## [WHAT IS NEEDED]
Quote everything in the school funding text below from "The state House, Senate" down to "to act accordingly.", word for word.

## [TEXT SECTION]
--- START ---
The Level Up spending supported by House Democrats would go to the 100 districts with the biggest funding shortfalls — those whose property values fail to generate adequate local taxes when compared to wealthier districts.
Those 100 districts serve a majority of Pennsylvania’s students of color, English language learners and families who live below the poverty level.
Fifteen of the Level Up districts are in Carbon, Lackawanna, Luzerne and Schuylkill counties. They would receive nearly $8 million in extra funding this year under Level Up.
Pennsylvania’s antiquated school funding system, with its reliance on local property revenues that vary wildly between its 500 public school districts, combined with a decades-long decline in the share of education funding provided through state subsidies, has left its least affluent districts in a bind. The districts with the greatest need have the fewest resources.
But the Level Up funding withheld in the Senate bill would be just a stopgap.
An analysis presented to a bipartisan legislative commission in September found that 412 of the state’s 500 districts are inadequately funded. The commission is exploring ways to conform to a Commonwealth Court ruling that found the state’s school funding system violates the state constitution because “students attending low wealth districts are being deprived of equal protection of law.”
The end goal is to equalize spending per pupil across the Commonwealth.
But until Pennsylvania reaches the promised land of full and fair funding of education, Harrisburg has an obligation to reverse years of chronic underfunding that has disadvantaged generations of students in the 100 Level Up districts.
The state House, Senate and the Shapiro administration should prioritize passing Level Up funding as soon as possible and sever the issue from other less-pressing education issues, such as private school tax breaks and vouchers, which affect relatively few of Pennsylvania’s students and families.
Under the current system, 83 percent of the Commonwealth’s public school students live in underfunded districts, according to the analysis presented to the Basic Education Funding Commission. That is a sign of an education funding system in crisis. Our legislators ought to act accordingly.
--- END ---
## [EXTRACTED RECORDS]
--- START ---
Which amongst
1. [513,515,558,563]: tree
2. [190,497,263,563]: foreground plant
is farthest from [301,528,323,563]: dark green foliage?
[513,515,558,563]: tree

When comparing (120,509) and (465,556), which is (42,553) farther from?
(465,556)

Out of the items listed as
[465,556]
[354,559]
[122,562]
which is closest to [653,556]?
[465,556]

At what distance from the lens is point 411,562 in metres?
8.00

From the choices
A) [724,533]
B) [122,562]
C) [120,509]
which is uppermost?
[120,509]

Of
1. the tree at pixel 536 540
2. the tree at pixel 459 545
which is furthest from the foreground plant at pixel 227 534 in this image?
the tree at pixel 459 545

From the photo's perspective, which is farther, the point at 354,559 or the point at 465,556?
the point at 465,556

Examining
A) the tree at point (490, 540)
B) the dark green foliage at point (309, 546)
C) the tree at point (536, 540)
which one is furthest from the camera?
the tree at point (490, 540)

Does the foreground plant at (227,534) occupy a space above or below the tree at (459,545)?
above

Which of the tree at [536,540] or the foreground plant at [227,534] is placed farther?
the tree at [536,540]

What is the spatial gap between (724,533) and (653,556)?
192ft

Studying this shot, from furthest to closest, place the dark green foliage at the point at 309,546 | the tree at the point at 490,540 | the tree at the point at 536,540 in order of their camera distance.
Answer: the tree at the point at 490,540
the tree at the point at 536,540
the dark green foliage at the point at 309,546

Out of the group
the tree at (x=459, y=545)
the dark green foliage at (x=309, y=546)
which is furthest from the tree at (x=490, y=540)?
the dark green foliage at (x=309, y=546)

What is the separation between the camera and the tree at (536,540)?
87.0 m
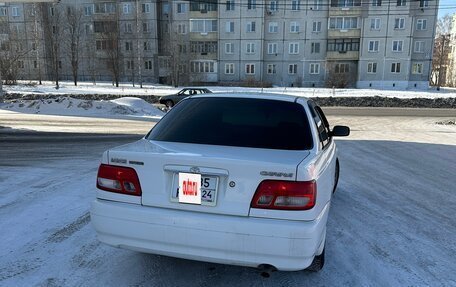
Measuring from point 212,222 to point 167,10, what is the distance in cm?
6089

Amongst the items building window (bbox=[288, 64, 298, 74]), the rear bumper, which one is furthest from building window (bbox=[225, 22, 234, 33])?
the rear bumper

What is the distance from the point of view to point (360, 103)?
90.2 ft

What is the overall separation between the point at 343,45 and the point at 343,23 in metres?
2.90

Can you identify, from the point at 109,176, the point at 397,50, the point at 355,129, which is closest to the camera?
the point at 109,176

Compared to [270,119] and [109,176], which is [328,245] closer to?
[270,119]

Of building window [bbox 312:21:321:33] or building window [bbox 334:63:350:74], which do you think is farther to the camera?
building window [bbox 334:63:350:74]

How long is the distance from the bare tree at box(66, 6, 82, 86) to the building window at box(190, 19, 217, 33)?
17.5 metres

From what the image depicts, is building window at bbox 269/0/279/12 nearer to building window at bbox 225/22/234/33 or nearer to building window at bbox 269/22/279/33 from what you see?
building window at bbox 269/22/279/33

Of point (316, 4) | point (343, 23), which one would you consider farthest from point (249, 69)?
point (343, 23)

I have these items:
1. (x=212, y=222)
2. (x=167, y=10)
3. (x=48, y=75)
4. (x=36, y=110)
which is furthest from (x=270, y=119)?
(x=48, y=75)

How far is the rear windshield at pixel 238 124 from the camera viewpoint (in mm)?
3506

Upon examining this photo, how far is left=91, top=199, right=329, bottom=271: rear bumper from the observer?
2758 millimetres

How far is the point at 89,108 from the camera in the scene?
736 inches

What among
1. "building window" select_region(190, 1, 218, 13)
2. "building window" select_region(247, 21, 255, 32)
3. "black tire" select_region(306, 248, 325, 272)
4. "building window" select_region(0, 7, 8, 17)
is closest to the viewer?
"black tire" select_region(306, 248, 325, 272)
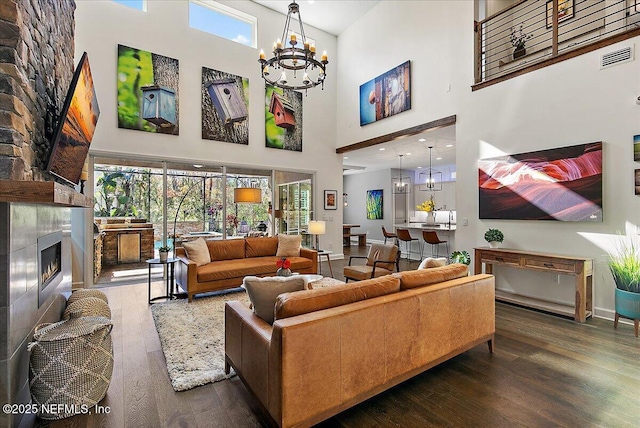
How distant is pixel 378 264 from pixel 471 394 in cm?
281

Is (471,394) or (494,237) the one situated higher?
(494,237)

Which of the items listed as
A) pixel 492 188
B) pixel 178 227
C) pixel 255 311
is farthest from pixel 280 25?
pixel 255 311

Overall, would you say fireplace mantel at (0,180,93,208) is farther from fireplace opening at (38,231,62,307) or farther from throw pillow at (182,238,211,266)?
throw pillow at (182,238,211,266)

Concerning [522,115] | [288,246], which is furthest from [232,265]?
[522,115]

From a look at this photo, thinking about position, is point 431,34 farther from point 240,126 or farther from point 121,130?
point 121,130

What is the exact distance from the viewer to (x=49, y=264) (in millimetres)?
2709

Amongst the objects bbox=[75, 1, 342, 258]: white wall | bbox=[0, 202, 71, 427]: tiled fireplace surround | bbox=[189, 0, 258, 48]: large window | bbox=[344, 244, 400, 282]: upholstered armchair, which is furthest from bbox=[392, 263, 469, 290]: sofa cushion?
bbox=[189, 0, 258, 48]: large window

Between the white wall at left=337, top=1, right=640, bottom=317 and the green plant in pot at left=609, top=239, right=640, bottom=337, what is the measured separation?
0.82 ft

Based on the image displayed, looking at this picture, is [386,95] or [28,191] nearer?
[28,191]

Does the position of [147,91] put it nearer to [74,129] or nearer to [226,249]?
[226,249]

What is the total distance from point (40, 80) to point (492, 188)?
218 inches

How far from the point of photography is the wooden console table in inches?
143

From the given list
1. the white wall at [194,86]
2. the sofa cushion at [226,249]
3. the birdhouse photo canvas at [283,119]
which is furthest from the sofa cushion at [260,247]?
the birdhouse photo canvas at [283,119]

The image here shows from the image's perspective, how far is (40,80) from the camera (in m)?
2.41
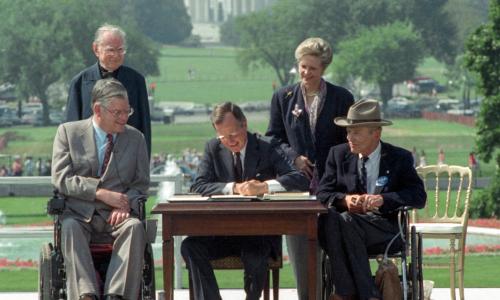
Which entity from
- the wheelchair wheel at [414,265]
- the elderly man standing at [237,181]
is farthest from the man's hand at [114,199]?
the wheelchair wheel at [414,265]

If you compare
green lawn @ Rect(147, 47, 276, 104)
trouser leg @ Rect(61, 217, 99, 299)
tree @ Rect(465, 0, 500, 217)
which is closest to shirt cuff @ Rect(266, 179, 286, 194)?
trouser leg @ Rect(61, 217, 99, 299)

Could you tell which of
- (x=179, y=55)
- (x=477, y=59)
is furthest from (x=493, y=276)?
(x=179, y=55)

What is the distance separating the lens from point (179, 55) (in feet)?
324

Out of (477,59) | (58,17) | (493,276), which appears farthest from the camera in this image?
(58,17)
--- END ---
## [FINISHED TASK]
The state House, Senate and the Shapiro administration should prioritize passing Level Up funding as soon as possible and sever the issue from other less-pressing education issues, such as private school tax breaks and vouchers, which affect relatively few of Pennsylvania’s students and families.
Under the current system, 83 percent of the Commonwealth’s public school students live in underfunded districts, according to the analysis presented to the Basic Education Funding Commission. That is a sign of an education funding system in crisis. Our legislators ought to act accordingly.